Para mim, essa “não-posição” tomada por alguns é algo que vai contra tudo que eu defendo que uma pessoa que se diz crítico de cinema deveria fazer. A preservação das obras é uma condição básica do exercício crítico. Não há cinema sem preservação do cinema, não há critico de cinema sem o cinema.

E eu acho interessante que quando questionei publicamente os críticos que estavam apáticos com a situação em que vivemos, recebi respostas do tipo: “agora o crítico de cinema precisa se posicionar?” ou “então um crítico não pode ser neutro?” Minha resposta vai ser curta: não, não pode ser neutro, e sim, ele tem que se posicionar. Por respeito a sua função, e principalmente, por respeito a arte que ele diz tanto amar.

Quando leio um texto de algum crítico que passou esses últimos anos em silêncio com as atrocidades cometidas ao longo da pandemia, das politicas culturais e das falas, me parece textos cheios de hipocrisia que não passam de letras e palavras mortas. Não servem de nada, não representam nada, só estão ali para serem lidas e não causam impacto nenhum em quem lê e muito menos na arte em que se propõe a refletir.

E aqui eu não estou defendendo nem que todos os críticos saiam por ai fazendo textos relacionando as obras com as questões sociais e politicas do nosso dia a dia – na verdade, isso seria ótimo, mas acredito que para alguns seja pedir demais -, só esperava que pelo menos menções em redes sociais, que normalmente são o campo onde a maioria dos que se autoproclamam crítico de cinema estão. É só isso. Tem muito crítico de cinema que possui milhares e milhares de seguidores, no entanto, passaram esses últimos anos apenas postando listas e memes com filmes. Como se nada tivesse acontecendo no Brasil, como se a nossa cultura não estivesse sendo destruída.

Talvez minha postura seja essa por ter como referência críticos e pensadores que se preocuparam não só com a arte, mas também com a sociedade ao seu redor e se propuseram a refletir como as questões mais diversas impactam na realização das obras, tais como Paulo Emilio Sales Gomes, Jean-Claude Bernardet, Glauber Rocha, Rogério Sganzerla, bell hooks. Além de críticos e críticas de cinema que hoje estão na ativa e fazendo exatamente isso: entendendo e pensando a relação do cinema com o mundo em que vivemos, como a Carol Almeida, o José Geraldo Couto, a Lorenna Rocha, o Juliano Gomes, o Bruno Carmelo entre outros.

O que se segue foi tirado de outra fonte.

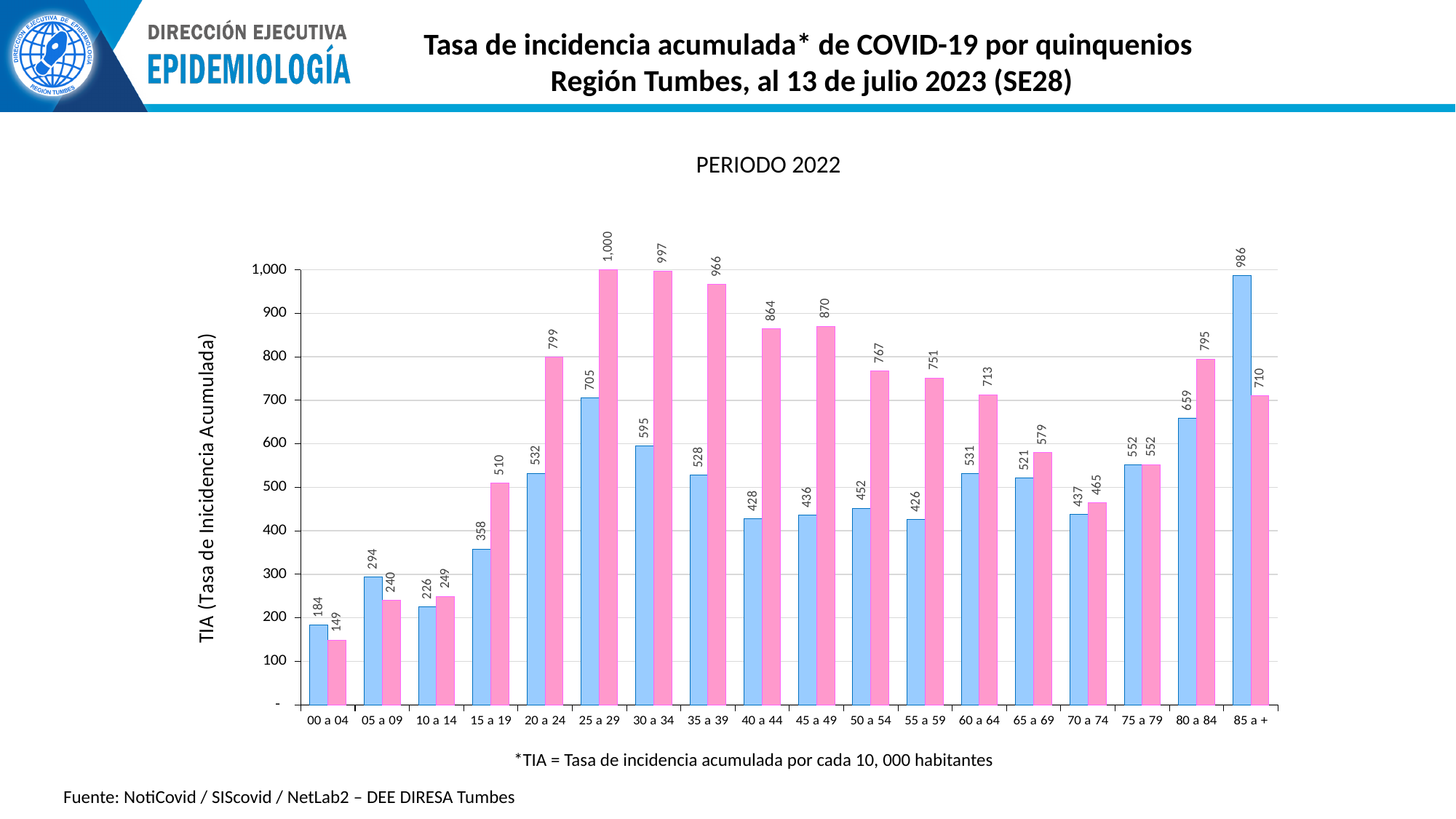
Which age group has the lowest blue bar? 00 a 04 Which age group has the highest pink bar? 25 a 29 What is the value of the pink bar for the 25 a 29 age group? 1,000 What is the title shown above the chart? PERIODO 2022 Is the value of the pink bar for 40 a 44 greater or less than 800? greater What is the value of the pink bar for the 00 a 04 age group? 149 What is the value of the blue bar for the 85 a + age group? 986 For the 85 a + age group, which bar is larger, the blue or the pink? blue How many age groups are shown on the x axis? 18 What is the difference between the pink and blue bars for the 20 a 24 age group? 267 What is the label of the y axis? TIA (Tasa de Incidencia Acumulada) What kind of chart is shown on the slide? bar chart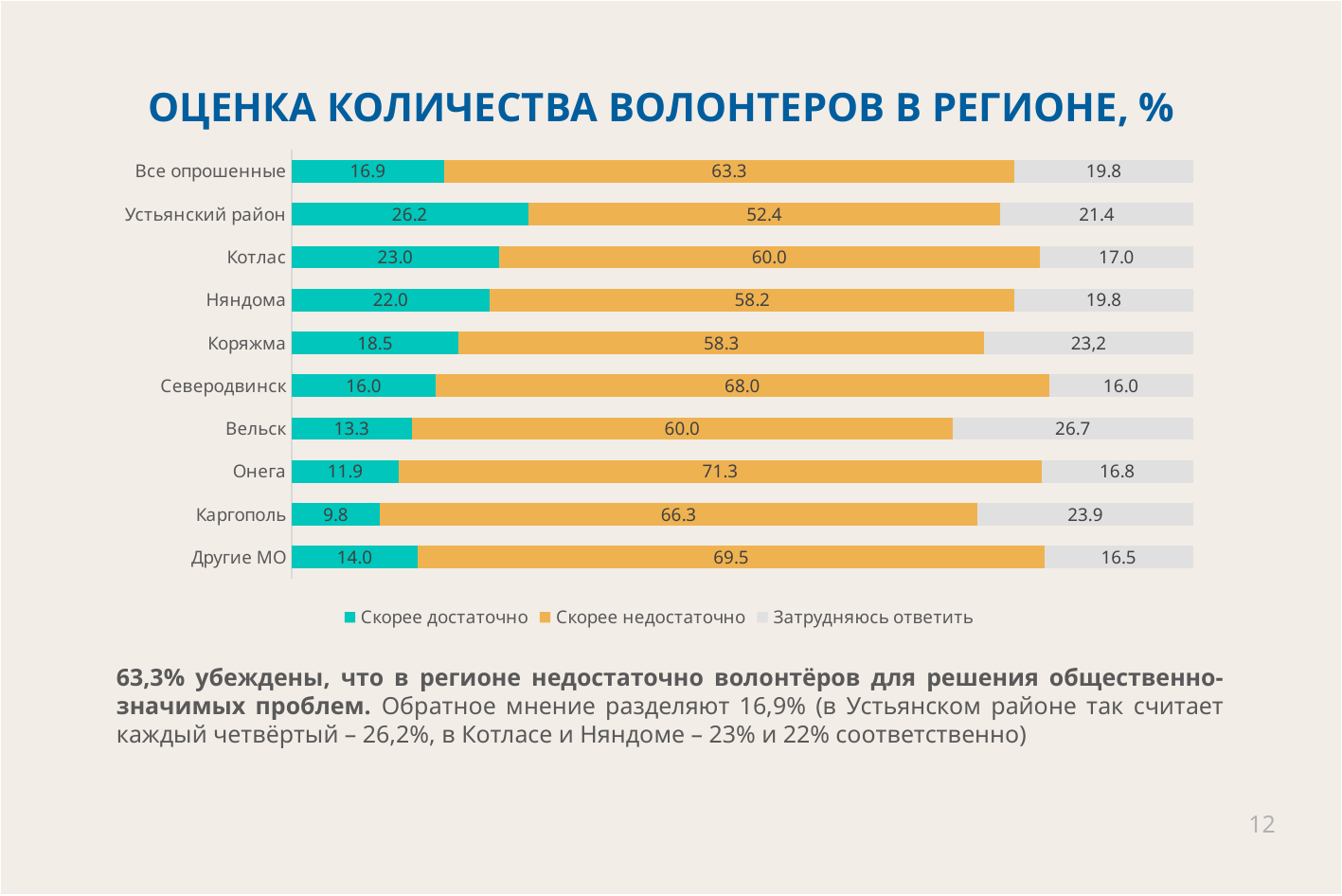
Which category has the lowest value for «Скорее достаточно»? Каргополь Which category has the highest value for «Скорее достаточно»? Устьянский район Which is larger: the «Скорее достаточно» value for Котлас or for Няндома? Котлас What is the value of «Скорее достаточно» for Устьянский район? 26.2 How many series does the legend list? 3 How many categories are shown on the chart? 10 What kind of chart is shown on the slide? Stacked bar chart What is the value of «Затрудняюсь ответить» for Вельск? 26.7 Which category has the highest value for «Скорее недостаточно»? Онега What is the value of «Скорее недостаточно» for Онега? 71.3 What is the title of the chart? ОЦЕНКА КОЛИЧЕСТВА ВОЛОНТЕРОВ В РЕГИОНЕ, % What is the difference between the «Скорее недостаточно» values for Северодвинск and Котлас? 8.0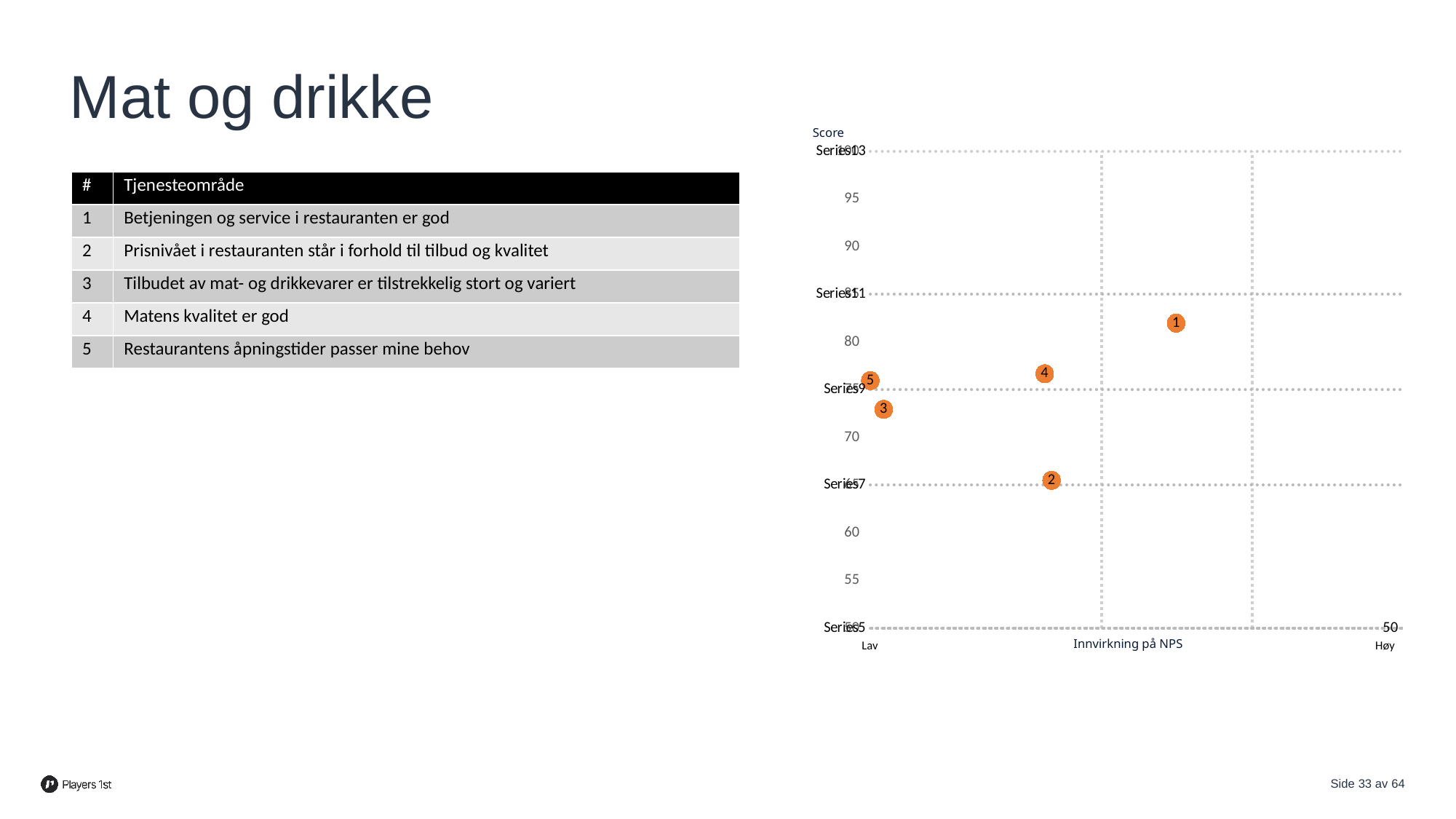
Is the score for point 1 greater or less than 80? greater How many data points are plotted on the chart? 5 Which has the higher score, point 1 or point 2? point 1 Which numbered point has the lowest score on the chart? 2 What kind of chart is shown on the slide? scatter chart What is the title of the horizontal axis of the chart? Innvirkning på NPS Which numbered point has the highest score on the chart? 1 What is the title of the vertical axis of the chart? Score Which has the higher score, point 4 or point 3? point 4 Which numbered point is furthest to the right on the 'Innvirkning på NPS' axis? 1 Is the score for point 2 greater or less than 70? less Is the score for point 3 greater or less than 75? less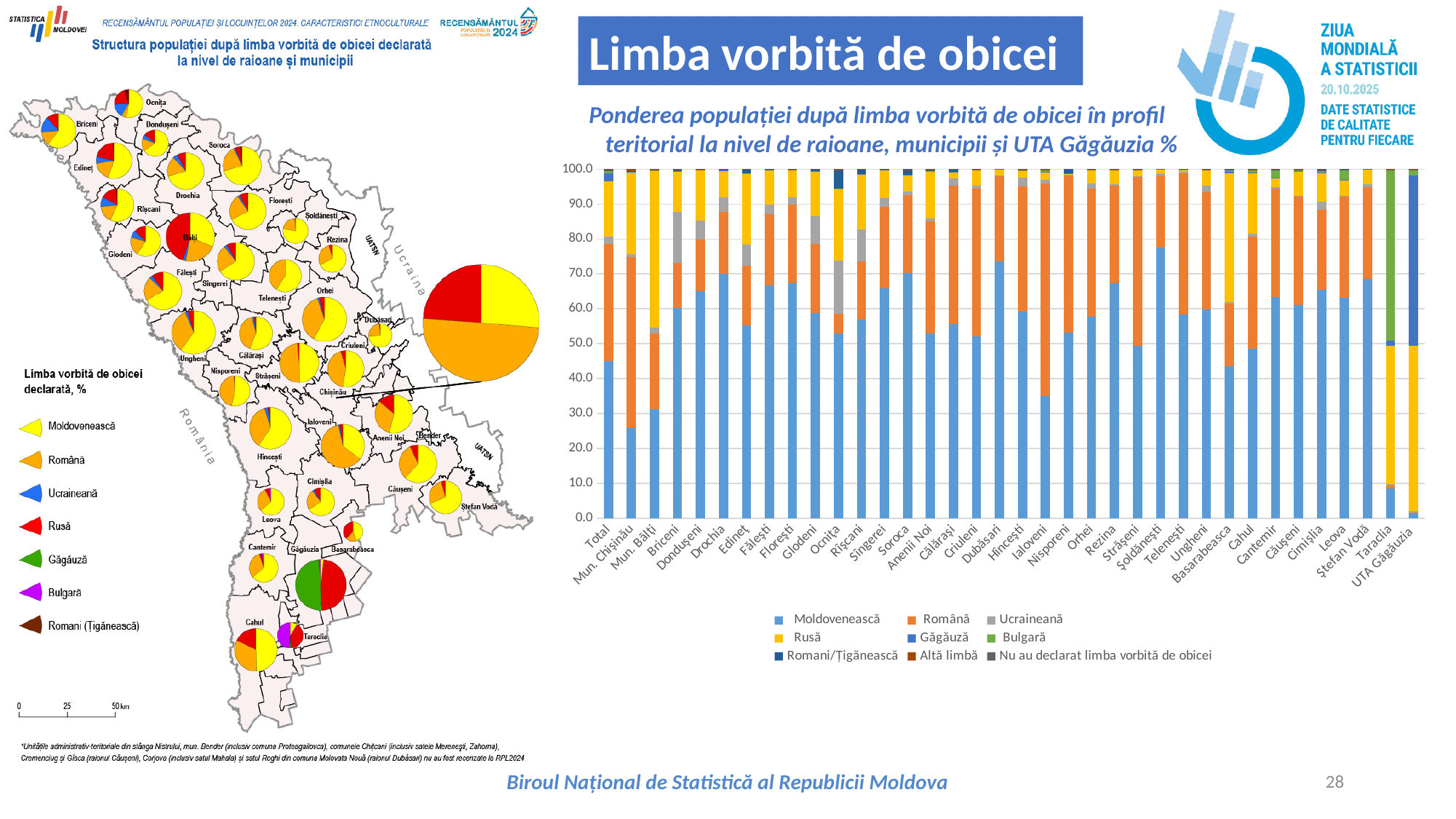
In the bar chart on the right, which category has the lowest Moldovenească value? UTA Găgăuzia In the bar chart on the right, is the Moldovenească value for Ialoveni greater or less than 40.0? less How many categories are shown along the x axis of the bar chart on the right? 36 In the bar chart on the right, is the Moldovenească value for Total greater or less than 40.0? greater How many series does the legend of the bar chart on the right list? 9 In the bar chart on the right, is the Moldovenească value for UTA Găgăuzia greater or less than 10.0? less What kind of chart is the chart on the right of the slide? Stacked bar chart In the bar chart on the right, which category has the highest Moldovenească value? Șoldănești In the bar chart on the right, which colour represents the Moldovenească series? Blue In the bar chart on the right, which has the larger Moldovenească value, Hîncești or Ialoveni? Hîncești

Enfim. O texto é meio que um desabafo sobre a postura de alguns “colegas” (entre aspas mesmo, alguns eu nem conheço, nem converso, e para ser sincero, nem quero), durante os últimos anos. Ser crítico de cinema, para mim, é refletir sobre os filmes, refletir sobre a linguagem, a história do cinema e tudo isso. Mas também é sobre entender a relação entre arte e vida, entre arte e sociedade. Não há como pensar no fazer, no refletir e no assistir aos filmes sem pensar no mundo.

Euller Felix

Cientista Social, pesquisador e crítico de cinema. Um dos Organizadores dos livros "O Melhor do Terror dos anos 80" e "O Melhor do Terror dos anos 90", ambos publicados pela editora Skript.